Question

A projectile is thrown with velocity V at an angle with the horizontal . When the projectile is at height equal to half of the maximum height then the vertical component of the velocity of projectile is-

Answer 1

A projectile is thrown with velocity v at an angle $\theta$ with horizontal.

then, $v_x=vcos\theta ,v_y=vcos\theta$

we have to find vertical component of velocity of the projectile at height equal to half of the maximum height.

we know, $H_{max}=\frac{u^2{sin}^2\theta }{2g}$

here u is intial velocity of projectile. but here given initial velocity is v

so,$H_{max}=\frac{v^2{sin}^2\theta }{2g}$

now, time taken to reach half of maximum height, t

$Y=v_{y}t+\frac{1}{2}{a}_y{t}^2$

$\frac{v^2{sin}^2\theta }{2g}=vsin\theta .t-5t^2$

$200t^2-40vsin\theta .t+v^2{sin}^2\theta =0$

$t=\frac{(\sqrt{2}\pm 1)vsin\theta }{10\sqrt{2}}$

${v_y}^{{}^{\prime }}=v_y+a_{y}t$

$=vsin\theta -\frac{(\sqrt{2}-1)vsin\theta }{\sqrt{2}}$

$=\frac{vsin\theta }{\sqrt{2}}$

* _ROWS_
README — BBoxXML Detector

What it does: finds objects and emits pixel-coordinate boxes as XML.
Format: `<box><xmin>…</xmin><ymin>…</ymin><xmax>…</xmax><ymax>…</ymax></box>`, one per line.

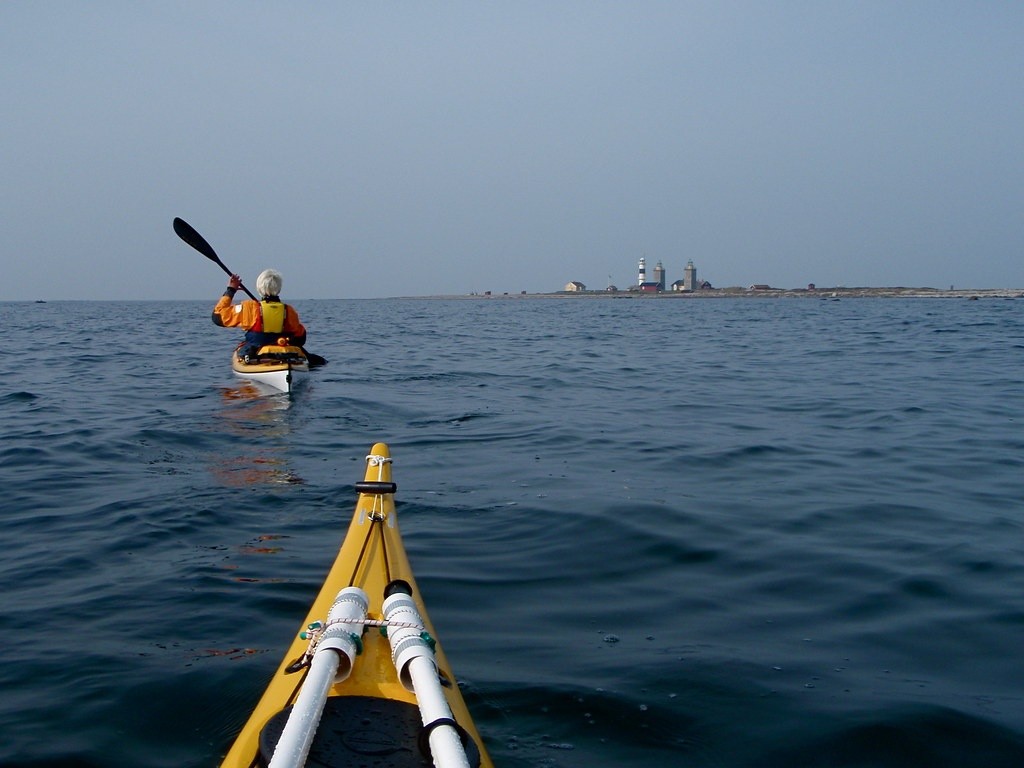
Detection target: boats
<box><xmin>218</xmin><ymin>437</ymin><xmax>494</xmax><ymax>767</ymax></box>
<box><xmin>233</xmin><ymin>345</ymin><xmax>309</xmax><ymax>397</ymax></box>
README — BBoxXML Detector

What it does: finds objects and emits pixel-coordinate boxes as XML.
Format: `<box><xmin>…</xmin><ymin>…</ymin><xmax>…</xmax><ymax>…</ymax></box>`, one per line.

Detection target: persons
<box><xmin>212</xmin><ymin>269</ymin><xmax>307</xmax><ymax>359</ymax></box>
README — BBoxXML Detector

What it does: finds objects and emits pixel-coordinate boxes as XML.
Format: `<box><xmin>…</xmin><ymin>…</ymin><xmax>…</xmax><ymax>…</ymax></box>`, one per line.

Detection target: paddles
<box><xmin>172</xmin><ymin>216</ymin><xmax>329</xmax><ymax>365</ymax></box>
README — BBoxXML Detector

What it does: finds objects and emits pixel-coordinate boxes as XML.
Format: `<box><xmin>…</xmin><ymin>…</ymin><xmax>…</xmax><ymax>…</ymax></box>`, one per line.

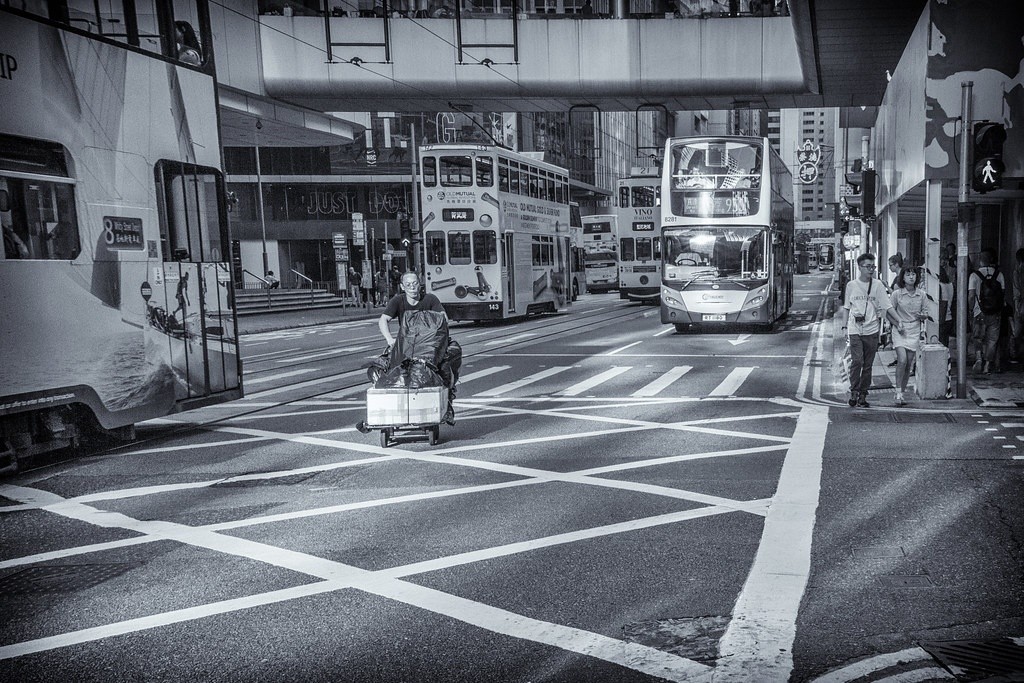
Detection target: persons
<box><xmin>886</xmin><ymin>265</ymin><xmax>928</xmax><ymax>405</ymax></box>
<box><xmin>175</xmin><ymin>20</ymin><xmax>202</xmax><ymax>65</ymax></box>
<box><xmin>968</xmin><ymin>252</ymin><xmax>1005</xmax><ymax>375</ymax></box>
<box><xmin>391</xmin><ymin>266</ymin><xmax>402</xmax><ymax>297</ymax></box>
<box><xmin>349</xmin><ymin>267</ymin><xmax>360</xmax><ymax>307</ymax></box>
<box><xmin>264</xmin><ymin>271</ymin><xmax>279</xmax><ymax>289</ymax></box>
<box><xmin>173</xmin><ymin>272</ymin><xmax>190</xmax><ymax>320</ymax></box>
<box><xmin>379</xmin><ymin>271</ymin><xmax>448</xmax><ymax>347</ymax></box>
<box><xmin>882</xmin><ymin>243</ymin><xmax>956</xmax><ymax>366</ymax></box>
<box><xmin>376</xmin><ymin>268</ymin><xmax>386</xmax><ymax>307</ymax></box>
<box><xmin>841</xmin><ymin>254</ymin><xmax>904</xmax><ymax>407</ymax></box>
<box><xmin>1010</xmin><ymin>248</ymin><xmax>1024</xmax><ymax>363</ymax></box>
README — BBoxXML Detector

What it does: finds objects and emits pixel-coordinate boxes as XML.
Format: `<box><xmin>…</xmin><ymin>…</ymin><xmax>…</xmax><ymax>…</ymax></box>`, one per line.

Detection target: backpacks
<box><xmin>974</xmin><ymin>270</ymin><xmax>1003</xmax><ymax>315</ymax></box>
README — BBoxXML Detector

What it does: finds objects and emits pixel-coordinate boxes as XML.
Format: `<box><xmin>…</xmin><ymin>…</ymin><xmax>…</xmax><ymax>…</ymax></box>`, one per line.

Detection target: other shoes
<box><xmin>858</xmin><ymin>398</ymin><xmax>869</xmax><ymax>407</ymax></box>
<box><xmin>848</xmin><ymin>391</ymin><xmax>858</xmax><ymax>406</ymax></box>
<box><xmin>894</xmin><ymin>392</ymin><xmax>907</xmax><ymax>405</ymax></box>
<box><xmin>972</xmin><ymin>360</ymin><xmax>982</xmax><ymax>372</ymax></box>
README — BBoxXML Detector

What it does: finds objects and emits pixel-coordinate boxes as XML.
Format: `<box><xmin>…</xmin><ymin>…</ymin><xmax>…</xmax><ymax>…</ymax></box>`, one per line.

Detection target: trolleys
<box><xmin>365</xmin><ymin>345</ymin><xmax>450</xmax><ymax>448</ymax></box>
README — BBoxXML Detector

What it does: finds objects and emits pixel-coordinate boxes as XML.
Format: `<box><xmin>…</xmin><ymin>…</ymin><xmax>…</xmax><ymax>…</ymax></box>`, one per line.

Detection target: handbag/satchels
<box><xmin>838</xmin><ymin>342</ymin><xmax>853</xmax><ymax>381</ymax></box>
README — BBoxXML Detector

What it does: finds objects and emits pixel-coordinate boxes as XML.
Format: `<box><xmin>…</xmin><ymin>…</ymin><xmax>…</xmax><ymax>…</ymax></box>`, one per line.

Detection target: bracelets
<box><xmin>842</xmin><ymin>327</ymin><xmax>847</xmax><ymax>330</ymax></box>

* _WORK INSTRUCTIONS_
Reproduce the projectile thread between "A projectile is thrown with velocity V at an angle with" and "angle $\theta$ with horizontal.", inclusive, renaming "projectile" to "stone" each time it occurs. The data was drawn from an unrelated source.

* _REPLY_
A stone is thrown with velocity V at an angle with the horizontal . When the stone is at height equal to half of the maximum height then the vertical component of the velocity of stone is-

Answer 1

A stone is thrown with velocity v at an angle $\theta$ with horizontal.